Alex, a lot of sites use email/password instead of username/password.

Philo

Philo
Thursday, November 13, 2003

The IBM System/38 only used passwords, and yes, people would often use other peoples user id by guessing words.

Bill
Thursday, November 13, 2003

I belong to a business organization that uses only a password to gain member access to their website. The password seems to be a random hash assigned by the admin. If you forget the password you use a link in which you enter your organization's email address, and it must match the email address on file in order to initiate a send of the password back to your email account.

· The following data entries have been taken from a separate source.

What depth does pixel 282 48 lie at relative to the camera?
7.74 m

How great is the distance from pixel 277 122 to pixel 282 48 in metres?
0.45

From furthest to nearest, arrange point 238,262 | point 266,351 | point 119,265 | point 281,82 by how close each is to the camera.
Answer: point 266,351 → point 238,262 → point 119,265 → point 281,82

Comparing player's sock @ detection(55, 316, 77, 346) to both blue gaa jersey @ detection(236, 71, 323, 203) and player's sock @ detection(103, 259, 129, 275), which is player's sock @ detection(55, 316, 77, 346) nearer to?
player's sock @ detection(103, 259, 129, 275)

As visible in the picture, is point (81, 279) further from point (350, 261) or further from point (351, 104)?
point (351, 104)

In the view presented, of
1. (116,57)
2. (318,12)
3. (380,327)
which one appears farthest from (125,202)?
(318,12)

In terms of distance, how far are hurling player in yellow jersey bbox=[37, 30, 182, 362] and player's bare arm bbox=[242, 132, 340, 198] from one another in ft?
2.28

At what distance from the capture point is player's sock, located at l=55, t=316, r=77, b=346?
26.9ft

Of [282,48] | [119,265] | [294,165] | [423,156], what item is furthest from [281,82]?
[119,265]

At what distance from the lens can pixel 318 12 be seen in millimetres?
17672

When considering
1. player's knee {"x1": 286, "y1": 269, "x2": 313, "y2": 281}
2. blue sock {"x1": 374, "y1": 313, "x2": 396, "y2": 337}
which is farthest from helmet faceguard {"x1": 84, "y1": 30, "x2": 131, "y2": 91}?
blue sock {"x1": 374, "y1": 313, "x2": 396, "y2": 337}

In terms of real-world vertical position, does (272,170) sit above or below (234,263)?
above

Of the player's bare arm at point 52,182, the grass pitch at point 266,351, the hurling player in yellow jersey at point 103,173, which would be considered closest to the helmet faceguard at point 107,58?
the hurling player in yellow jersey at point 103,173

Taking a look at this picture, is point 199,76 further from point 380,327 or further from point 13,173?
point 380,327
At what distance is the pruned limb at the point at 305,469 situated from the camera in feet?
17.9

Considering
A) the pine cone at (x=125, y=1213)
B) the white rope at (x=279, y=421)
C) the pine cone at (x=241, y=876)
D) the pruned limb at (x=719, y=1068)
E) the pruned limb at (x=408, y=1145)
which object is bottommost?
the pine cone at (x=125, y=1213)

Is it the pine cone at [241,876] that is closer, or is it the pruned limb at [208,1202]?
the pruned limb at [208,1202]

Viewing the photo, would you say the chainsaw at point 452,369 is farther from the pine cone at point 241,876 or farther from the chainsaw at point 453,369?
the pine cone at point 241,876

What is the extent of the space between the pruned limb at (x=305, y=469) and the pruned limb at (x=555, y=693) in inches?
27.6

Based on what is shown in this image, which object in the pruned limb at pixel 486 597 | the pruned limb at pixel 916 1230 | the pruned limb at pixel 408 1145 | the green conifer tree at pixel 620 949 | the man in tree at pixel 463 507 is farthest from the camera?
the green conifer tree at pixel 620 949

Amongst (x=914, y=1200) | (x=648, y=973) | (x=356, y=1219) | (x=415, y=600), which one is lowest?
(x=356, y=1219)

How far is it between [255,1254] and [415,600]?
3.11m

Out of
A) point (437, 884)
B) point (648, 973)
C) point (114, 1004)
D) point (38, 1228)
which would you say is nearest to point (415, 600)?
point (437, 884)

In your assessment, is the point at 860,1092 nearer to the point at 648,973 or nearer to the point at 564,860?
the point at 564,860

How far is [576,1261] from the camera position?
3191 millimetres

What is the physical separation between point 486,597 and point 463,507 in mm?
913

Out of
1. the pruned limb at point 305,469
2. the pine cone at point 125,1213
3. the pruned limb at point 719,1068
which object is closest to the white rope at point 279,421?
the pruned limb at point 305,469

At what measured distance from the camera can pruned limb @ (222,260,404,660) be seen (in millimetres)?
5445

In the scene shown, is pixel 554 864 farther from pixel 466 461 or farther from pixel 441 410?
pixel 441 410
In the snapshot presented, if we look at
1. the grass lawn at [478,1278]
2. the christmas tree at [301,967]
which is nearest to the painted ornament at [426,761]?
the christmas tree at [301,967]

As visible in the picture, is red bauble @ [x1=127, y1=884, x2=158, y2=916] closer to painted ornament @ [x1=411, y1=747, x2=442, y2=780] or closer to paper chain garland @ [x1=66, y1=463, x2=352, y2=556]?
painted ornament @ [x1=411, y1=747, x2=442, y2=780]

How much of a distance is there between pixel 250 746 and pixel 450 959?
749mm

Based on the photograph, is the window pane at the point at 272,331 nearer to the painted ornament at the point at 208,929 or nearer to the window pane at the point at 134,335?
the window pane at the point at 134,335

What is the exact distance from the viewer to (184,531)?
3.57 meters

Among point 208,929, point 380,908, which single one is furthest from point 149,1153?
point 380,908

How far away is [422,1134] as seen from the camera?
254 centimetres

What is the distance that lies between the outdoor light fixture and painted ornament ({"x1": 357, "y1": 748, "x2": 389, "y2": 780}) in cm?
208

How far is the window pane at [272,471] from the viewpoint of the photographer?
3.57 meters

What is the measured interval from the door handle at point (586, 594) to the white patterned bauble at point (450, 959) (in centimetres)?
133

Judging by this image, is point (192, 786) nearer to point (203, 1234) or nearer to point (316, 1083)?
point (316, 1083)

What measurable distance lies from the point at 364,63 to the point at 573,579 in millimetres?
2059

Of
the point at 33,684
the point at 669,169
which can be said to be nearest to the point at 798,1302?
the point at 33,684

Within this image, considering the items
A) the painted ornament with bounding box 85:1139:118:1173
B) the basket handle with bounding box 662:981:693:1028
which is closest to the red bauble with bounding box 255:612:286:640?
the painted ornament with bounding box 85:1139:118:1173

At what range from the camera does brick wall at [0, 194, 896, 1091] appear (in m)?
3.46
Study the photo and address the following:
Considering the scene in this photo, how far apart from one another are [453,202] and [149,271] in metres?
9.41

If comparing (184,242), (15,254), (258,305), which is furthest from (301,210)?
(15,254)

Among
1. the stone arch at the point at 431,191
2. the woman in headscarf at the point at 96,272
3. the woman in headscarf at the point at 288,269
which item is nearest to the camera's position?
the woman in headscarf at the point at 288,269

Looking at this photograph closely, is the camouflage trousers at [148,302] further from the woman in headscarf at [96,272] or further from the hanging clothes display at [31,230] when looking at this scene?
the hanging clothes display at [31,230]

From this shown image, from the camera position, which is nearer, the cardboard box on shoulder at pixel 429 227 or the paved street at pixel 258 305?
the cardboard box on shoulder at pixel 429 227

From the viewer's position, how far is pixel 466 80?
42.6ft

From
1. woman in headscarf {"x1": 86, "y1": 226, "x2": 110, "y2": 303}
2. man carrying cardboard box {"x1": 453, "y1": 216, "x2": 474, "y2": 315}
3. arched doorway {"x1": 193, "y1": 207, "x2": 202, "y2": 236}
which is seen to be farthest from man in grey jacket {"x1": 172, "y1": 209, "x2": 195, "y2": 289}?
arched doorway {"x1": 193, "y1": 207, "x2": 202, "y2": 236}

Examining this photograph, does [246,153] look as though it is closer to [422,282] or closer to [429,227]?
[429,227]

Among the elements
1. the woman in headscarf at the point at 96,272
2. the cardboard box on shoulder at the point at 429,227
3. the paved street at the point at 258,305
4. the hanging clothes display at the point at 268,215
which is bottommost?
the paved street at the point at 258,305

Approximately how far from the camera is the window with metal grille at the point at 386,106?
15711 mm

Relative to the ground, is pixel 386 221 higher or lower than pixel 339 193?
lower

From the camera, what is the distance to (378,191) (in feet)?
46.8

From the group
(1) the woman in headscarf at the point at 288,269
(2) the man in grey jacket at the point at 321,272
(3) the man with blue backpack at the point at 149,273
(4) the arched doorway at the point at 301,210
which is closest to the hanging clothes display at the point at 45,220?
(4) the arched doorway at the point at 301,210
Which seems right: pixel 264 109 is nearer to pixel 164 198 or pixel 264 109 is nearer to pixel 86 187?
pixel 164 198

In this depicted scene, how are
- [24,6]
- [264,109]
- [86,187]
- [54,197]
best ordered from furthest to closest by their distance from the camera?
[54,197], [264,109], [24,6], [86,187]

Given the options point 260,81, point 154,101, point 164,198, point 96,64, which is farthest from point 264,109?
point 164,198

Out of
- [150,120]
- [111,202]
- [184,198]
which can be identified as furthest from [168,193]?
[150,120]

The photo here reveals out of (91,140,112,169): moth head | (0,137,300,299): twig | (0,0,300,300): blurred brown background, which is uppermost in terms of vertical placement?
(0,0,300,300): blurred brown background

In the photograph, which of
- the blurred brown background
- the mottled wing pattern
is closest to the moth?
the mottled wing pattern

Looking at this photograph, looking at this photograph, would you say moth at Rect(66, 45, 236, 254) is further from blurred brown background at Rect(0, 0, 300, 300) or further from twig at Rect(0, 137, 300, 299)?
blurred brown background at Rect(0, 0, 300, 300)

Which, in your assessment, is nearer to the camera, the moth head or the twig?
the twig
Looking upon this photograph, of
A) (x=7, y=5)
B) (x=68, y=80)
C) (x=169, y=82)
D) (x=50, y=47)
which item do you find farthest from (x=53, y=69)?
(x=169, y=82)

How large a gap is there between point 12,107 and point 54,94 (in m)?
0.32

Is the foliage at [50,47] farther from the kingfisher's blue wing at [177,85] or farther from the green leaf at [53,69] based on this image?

The advantages I can see are a somewhat easier implementation on the server end (lookup one string versus two when someone logs in) and the opportunity to enforce "strong" passwords. The only disadvantage I can see is the lack of user customization to a preferred password.

Bored Bystander
Thursday, November 13, 2003

This reminds me of when CDNOW didn't require a unique user name.  I think they used "<first-name> <last-name>".  It was trivial to hack into a user account using something like "John Smith" with the password "cdnow". 

If you can enforce strong unique passwords of sufficient length, password only might work, though it's not very user friendly to require someone to type in a 60 character (or whatever) string of random characters.  Doing this with a password determined by the user would be insanity. 

SomeBody
Thursday, November 13, 2003

having 2 variables also multiples the search space of the 2 variable thanks to the existing of the first variable. This depends on you having enough population in the first variable to increase the space significantly.

Li-fan Chen
Thursday, November 13, 2003

So should we have 3 variables?

son of parnas
Thursday, November 13, 2003

Name:
Quest:
Airspeed of Fully Laden Swallow:

Philo
Thursday, November 13, 2003

Is that an African Swallow or a European Swallow?

www.MarkTAW.com
Thursday, November 13, 2003

Long random passwords, assigned by the system admin is great.. If you only ever need to log in to one system. 

In the Real World, people log into up to dozens of different systems a day.. good luck remember completely unique random passwords for each one.